ACA intends to get more people covered by insurance and accessing regular care without fear of rejection by insurance companies. People will generally not wait until an acute health problem becomes a serious illness if they have access to a doctor on a regular basis. ACA eliminates the pre-existing condition issue by requiring health insurers to accept all comers - but this increases risk to the insurer so they have baked into the plan the “mandate” you may have heard about. The Mandate is that everyone must buy into the system (buy health insurance) so the risk is offset by more customers. The Mandate really only affects those who, today, could get insurance, but choose not to. For those insured under your employer, the mandate does not really affect you. For those that cannot afford to purchase health insurance, the state will help them afford it (under the theory that healthy peopel are less expensive and more productive). There are a lot of other provisions in the ACA that deal with allowing children to stay on their parent’s insurance policy until they are 26, etc. The goals of the ACA are to get more (if not everyone) insured, and control the cost of health care by enlarging the risk pool, by using the same system of health insurers and hopsitals that are being used today.

Pro: More people covered under health insurance, healthier workforce, less instances of people losing everything if a family member gets sick, less passing the costs of the uninsured onto the insured.
Con: Costs are not well understood as well as how to pay for the program before savings begin to arrive, and uses the current expensive health insurance infrastructure.

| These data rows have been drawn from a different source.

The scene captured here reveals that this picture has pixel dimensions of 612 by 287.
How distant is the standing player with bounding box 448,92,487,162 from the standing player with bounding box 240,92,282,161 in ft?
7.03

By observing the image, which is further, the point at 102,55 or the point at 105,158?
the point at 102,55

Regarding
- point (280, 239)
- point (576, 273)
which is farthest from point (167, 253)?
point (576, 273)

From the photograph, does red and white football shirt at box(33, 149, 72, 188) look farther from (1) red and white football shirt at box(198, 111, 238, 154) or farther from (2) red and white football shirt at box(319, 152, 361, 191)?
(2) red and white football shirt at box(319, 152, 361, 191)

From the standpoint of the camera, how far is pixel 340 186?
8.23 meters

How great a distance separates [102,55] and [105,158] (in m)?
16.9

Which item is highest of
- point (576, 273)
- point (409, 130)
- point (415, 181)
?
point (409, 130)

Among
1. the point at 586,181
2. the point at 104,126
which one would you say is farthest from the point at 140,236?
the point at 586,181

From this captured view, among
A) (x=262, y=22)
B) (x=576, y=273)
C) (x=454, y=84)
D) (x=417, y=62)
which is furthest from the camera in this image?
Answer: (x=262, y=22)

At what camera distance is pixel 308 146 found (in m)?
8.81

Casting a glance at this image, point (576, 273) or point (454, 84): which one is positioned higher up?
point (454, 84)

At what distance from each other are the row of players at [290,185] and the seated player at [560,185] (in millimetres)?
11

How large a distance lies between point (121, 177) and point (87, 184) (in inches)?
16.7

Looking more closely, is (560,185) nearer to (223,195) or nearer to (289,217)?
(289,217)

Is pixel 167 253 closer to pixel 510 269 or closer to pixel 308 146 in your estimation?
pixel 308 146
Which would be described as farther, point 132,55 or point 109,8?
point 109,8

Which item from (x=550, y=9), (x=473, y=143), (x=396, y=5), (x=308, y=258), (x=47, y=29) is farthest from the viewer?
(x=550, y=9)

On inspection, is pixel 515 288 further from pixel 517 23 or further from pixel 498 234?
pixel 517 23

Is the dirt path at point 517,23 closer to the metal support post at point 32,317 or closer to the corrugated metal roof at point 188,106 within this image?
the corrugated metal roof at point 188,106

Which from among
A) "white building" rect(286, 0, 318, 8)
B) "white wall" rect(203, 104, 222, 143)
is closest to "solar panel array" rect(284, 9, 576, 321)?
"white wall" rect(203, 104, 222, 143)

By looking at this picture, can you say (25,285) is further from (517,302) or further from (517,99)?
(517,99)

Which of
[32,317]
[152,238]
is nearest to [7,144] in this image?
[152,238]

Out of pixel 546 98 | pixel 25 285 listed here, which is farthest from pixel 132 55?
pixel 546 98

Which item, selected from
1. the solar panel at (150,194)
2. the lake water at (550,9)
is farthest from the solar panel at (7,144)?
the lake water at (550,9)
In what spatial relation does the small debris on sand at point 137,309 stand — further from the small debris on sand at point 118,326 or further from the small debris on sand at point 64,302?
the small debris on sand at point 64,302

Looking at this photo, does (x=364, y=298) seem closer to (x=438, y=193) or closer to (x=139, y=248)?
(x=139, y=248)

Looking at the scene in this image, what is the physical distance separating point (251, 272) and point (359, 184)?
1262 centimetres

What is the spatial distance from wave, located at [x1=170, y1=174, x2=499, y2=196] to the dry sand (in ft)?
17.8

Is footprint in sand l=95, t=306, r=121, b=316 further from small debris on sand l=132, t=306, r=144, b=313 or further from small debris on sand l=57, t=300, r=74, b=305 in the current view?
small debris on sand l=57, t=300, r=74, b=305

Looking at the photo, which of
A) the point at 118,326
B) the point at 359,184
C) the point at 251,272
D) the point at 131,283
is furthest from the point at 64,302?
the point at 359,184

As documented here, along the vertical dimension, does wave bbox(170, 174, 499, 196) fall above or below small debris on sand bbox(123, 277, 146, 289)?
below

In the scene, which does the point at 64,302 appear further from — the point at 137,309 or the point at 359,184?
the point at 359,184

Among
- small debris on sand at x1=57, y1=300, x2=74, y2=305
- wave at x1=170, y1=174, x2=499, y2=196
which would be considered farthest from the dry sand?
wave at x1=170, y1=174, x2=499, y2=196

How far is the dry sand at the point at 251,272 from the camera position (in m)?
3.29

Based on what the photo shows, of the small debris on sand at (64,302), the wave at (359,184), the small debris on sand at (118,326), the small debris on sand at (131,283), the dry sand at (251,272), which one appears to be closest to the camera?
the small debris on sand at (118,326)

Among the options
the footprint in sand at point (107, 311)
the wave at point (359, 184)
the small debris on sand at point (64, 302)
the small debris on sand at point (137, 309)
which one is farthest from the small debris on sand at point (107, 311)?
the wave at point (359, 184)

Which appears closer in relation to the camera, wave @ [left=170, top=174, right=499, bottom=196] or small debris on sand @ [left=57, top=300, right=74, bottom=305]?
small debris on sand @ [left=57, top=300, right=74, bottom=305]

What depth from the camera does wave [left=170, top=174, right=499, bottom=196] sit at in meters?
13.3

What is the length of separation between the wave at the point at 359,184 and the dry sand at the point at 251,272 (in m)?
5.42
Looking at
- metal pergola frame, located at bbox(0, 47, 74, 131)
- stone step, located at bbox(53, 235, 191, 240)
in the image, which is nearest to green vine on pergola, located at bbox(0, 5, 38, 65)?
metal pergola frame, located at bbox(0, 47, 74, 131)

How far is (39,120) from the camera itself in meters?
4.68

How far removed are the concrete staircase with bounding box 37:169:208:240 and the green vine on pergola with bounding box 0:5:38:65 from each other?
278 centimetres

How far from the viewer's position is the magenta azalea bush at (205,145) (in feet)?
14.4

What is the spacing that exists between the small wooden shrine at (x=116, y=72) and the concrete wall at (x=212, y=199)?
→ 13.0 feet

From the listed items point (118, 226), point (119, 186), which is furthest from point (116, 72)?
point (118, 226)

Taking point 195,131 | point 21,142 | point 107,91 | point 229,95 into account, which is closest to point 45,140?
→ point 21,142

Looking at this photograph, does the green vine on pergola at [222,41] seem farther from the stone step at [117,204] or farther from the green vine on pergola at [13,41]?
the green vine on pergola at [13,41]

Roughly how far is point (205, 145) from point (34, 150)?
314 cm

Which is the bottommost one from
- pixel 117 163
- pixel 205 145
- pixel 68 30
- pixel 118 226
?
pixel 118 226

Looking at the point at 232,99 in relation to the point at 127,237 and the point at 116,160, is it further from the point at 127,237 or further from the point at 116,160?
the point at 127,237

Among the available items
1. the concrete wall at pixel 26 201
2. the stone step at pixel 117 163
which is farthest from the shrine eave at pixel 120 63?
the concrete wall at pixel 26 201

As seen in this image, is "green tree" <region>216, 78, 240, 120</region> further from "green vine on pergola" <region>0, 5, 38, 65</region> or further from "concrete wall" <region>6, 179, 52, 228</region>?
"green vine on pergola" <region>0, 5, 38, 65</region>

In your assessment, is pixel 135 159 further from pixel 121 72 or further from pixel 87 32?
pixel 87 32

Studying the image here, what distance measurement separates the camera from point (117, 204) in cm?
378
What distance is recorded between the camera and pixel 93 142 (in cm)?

Universal Health Care (UHC) is generally referring to the health systems used in other countries where the state manages the health care system. In UHC, there may only be one insurer - the state, who decides how it will pay doctors and hospitals for each procedure, supplies, etc. When someone gets sick, as a citizen of that country, they are eligible for health care, whether or not they are employed or have a health condition. Doctors do not need to have contracts with all the insurance companies because they are only dealing with the state. I do not know if employers pay taxes for this privilege, or if it us all financed thru higher taxes on the populace (a British, Canadian, or Australian doper can tell you). There are no pre-existing conditions, and getting sick while you are out of work will not necessarily mean financial doom (as it may in the US). Citizens who can afford it can purchase additional insurance policies that perhaps prvide more coverage. Under UHC, there is some debate about long waits to recieve treatments, but I will let other dopers comment on that. UHC means everyone is paying to be in the risk pool, and everyone is covered.

Pro: Everyone is covered. No need to worry about insurance if you lose your job, or want to take time off, or start a business, etc.
Con: Costs are better understood, but are considered high by US standards relative to taxes.

Have you been following this thread in GD?

La la la. I’m bumping this, ostensibly to find out if the OP found any of it helpful, but mostly because I spent an afternoon writing it and I don’t want it fading into obscurity so quickly.